## Stated goal
What is needed is an exact repeat of the lines from the line containing "Based on this visual" through the final line of the entries below, and nothing else.

## Material provided
□ □ □
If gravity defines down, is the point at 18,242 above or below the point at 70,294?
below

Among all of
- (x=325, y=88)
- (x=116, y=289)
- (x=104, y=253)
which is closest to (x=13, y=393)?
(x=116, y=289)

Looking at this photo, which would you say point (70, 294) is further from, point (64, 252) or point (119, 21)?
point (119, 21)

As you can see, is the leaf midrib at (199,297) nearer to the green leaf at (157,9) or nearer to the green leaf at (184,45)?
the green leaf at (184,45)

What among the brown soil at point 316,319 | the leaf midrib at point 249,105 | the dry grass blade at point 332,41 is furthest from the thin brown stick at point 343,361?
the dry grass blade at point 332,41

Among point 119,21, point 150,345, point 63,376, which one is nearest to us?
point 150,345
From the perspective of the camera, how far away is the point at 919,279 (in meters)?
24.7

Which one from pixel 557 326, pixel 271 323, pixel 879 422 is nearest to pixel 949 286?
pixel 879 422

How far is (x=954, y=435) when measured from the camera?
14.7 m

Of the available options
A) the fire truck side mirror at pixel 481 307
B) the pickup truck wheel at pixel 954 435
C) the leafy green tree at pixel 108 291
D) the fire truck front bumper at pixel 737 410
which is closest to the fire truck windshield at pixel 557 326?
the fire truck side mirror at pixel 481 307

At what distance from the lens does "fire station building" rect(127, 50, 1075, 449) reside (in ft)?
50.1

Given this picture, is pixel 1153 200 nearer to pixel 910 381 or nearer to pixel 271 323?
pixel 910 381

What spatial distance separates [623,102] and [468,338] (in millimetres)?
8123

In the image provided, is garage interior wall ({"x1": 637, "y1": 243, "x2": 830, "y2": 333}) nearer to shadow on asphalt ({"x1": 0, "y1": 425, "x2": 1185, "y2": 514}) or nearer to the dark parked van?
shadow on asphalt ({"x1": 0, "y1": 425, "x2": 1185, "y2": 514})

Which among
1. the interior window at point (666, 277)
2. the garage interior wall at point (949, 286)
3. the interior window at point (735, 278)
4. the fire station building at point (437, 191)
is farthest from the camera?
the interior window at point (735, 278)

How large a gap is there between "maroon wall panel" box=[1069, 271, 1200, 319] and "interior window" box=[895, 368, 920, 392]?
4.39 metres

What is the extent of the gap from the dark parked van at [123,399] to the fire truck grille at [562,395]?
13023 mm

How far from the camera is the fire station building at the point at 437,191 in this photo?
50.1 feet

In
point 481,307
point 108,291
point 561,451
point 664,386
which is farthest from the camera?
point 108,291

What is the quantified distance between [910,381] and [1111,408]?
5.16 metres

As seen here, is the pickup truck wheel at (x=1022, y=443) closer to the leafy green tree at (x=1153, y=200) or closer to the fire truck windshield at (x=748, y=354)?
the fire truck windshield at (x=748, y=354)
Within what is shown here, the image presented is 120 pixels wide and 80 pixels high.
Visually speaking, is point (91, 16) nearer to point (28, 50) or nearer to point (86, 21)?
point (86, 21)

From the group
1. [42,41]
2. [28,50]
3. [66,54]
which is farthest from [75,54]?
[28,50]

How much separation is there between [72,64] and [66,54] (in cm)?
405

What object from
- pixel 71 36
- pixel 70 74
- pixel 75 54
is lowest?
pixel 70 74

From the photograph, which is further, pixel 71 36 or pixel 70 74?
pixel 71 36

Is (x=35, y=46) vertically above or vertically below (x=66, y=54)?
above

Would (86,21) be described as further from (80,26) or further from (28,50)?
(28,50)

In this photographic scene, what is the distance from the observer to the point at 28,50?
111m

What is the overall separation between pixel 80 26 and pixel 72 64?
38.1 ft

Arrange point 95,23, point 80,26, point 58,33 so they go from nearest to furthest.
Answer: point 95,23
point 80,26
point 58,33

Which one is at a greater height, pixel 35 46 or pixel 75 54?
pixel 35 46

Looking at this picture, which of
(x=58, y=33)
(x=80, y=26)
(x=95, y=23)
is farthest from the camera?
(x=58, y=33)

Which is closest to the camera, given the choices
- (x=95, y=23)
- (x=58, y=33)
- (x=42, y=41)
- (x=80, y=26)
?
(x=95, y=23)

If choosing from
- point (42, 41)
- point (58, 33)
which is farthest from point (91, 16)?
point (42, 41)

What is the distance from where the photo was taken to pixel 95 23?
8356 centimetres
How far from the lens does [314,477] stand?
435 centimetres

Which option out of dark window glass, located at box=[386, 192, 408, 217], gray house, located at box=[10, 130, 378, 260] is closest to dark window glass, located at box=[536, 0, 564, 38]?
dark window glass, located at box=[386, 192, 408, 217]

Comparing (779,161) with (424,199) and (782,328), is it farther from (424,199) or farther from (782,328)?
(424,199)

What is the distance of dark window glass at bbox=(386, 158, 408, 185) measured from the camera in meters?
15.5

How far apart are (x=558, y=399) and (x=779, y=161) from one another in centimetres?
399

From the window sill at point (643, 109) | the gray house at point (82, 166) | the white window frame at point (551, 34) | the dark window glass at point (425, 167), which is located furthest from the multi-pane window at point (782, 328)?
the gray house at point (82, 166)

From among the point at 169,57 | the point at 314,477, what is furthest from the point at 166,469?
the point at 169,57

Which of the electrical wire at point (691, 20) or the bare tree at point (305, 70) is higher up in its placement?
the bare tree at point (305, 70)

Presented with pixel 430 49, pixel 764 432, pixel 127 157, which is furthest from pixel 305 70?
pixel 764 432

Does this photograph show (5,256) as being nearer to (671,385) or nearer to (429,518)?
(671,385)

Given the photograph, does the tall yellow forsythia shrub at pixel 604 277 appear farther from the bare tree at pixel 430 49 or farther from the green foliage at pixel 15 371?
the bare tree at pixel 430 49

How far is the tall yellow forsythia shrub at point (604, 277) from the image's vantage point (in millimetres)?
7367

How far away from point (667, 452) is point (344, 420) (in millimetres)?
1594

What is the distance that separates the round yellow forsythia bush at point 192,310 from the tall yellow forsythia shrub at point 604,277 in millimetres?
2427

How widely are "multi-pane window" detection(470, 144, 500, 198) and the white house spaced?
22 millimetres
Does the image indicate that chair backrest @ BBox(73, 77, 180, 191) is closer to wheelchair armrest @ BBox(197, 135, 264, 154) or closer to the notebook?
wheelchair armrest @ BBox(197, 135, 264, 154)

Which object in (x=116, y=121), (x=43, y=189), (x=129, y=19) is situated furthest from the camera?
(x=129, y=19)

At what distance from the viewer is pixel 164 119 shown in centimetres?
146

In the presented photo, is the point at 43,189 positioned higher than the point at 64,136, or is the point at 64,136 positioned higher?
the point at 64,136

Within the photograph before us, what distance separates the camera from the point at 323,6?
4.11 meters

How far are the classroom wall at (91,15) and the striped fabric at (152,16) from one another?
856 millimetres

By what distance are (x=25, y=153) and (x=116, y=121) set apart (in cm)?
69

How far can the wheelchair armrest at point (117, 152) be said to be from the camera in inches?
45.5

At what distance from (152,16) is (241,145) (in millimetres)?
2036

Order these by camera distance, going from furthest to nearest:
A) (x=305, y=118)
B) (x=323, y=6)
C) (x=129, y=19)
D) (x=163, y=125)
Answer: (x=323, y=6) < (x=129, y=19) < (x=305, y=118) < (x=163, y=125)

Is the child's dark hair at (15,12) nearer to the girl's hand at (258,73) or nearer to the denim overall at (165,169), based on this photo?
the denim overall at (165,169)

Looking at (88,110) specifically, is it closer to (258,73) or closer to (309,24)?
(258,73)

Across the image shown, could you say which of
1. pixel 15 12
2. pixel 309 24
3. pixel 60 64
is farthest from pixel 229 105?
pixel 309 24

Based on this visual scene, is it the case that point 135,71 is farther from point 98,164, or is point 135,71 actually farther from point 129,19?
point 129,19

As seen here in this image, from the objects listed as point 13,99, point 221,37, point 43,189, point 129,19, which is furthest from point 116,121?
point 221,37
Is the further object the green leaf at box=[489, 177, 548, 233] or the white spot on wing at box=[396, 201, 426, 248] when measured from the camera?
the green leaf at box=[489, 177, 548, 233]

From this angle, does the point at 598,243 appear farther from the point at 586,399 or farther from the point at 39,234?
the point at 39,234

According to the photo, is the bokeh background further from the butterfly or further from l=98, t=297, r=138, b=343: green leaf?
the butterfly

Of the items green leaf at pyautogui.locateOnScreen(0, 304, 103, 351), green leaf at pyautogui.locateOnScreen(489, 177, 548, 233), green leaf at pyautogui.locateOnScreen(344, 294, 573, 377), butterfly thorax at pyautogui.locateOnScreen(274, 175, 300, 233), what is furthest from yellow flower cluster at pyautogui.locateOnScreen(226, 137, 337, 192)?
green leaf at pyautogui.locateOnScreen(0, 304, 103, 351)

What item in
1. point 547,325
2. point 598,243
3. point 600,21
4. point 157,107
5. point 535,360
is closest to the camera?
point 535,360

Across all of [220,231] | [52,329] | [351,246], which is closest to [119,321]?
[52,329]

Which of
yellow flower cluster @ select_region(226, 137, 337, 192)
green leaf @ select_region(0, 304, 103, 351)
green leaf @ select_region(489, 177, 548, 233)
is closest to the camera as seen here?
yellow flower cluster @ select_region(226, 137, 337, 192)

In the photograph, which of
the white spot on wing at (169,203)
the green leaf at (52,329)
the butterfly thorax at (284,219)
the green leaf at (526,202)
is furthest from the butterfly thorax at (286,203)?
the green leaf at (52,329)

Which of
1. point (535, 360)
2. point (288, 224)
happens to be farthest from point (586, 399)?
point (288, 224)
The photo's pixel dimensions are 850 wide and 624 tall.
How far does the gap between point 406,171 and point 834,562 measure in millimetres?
□ □ □
## Complete answer
Based on this visual scene, is it the case that point 135,71 is farther from point 98,164, or is point 135,71 actually farther from point 129,19?
point 129,19

As seen here in this image, from the objects listed as point 13,99, point 221,37, point 43,189, point 129,19, which is furthest from point 116,121?
point 221,37
Is the further object the green leaf at box=[489, 177, 548, 233] or the white spot on wing at box=[396, 201, 426, 248] when measured from the camera?
the green leaf at box=[489, 177, 548, 233]

From this angle, does the point at 598,243 appear farther from the point at 586,399 or farther from the point at 39,234?
the point at 39,234

According to the photo, is the bokeh background further from the butterfly or further from l=98, t=297, r=138, b=343: green leaf?
the butterfly

Of the items green leaf at pyautogui.locateOnScreen(0, 304, 103, 351), green leaf at pyautogui.locateOnScreen(489, 177, 548, 233), green leaf at pyautogui.locateOnScreen(344, 294, 573, 377), butterfly thorax at pyautogui.locateOnScreen(274, 175, 300, 233), what is furthest from yellow flower cluster at pyautogui.locateOnScreen(226, 137, 337, 192)?
green leaf at pyautogui.locateOnScreen(0, 304, 103, 351)

What item in
1. point 547,325
2. point 598,243
3. point 600,21
4. point 157,107
5. point 535,360
is closest to the camera?
point 535,360

Across all of [220,231] | [52,329] | [351,246], which is closest to [119,321]?
[52,329]

Which of
yellow flower cluster @ select_region(226, 137, 337, 192)
green leaf @ select_region(0, 304, 103, 351)
green leaf @ select_region(489, 177, 548, 233)
is closest to the camera as seen here?
yellow flower cluster @ select_region(226, 137, 337, 192)

In the photograph, which of
the white spot on wing at (169,203)
the green leaf at (52,329)
the butterfly thorax at (284,219)
the green leaf at (526,202)
is furthest from the butterfly thorax at (286,203)?
the green leaf at (52,329)

Which of
1. point (535, 360)
2. point (288, 224)
happens to be farthest from point (586, 399)?
point (288, 224)
The photo's pixel dimensions are 850 wide and 624 tall.
How far does the gap between point 406,171 and point 834,562 measure in millimetres?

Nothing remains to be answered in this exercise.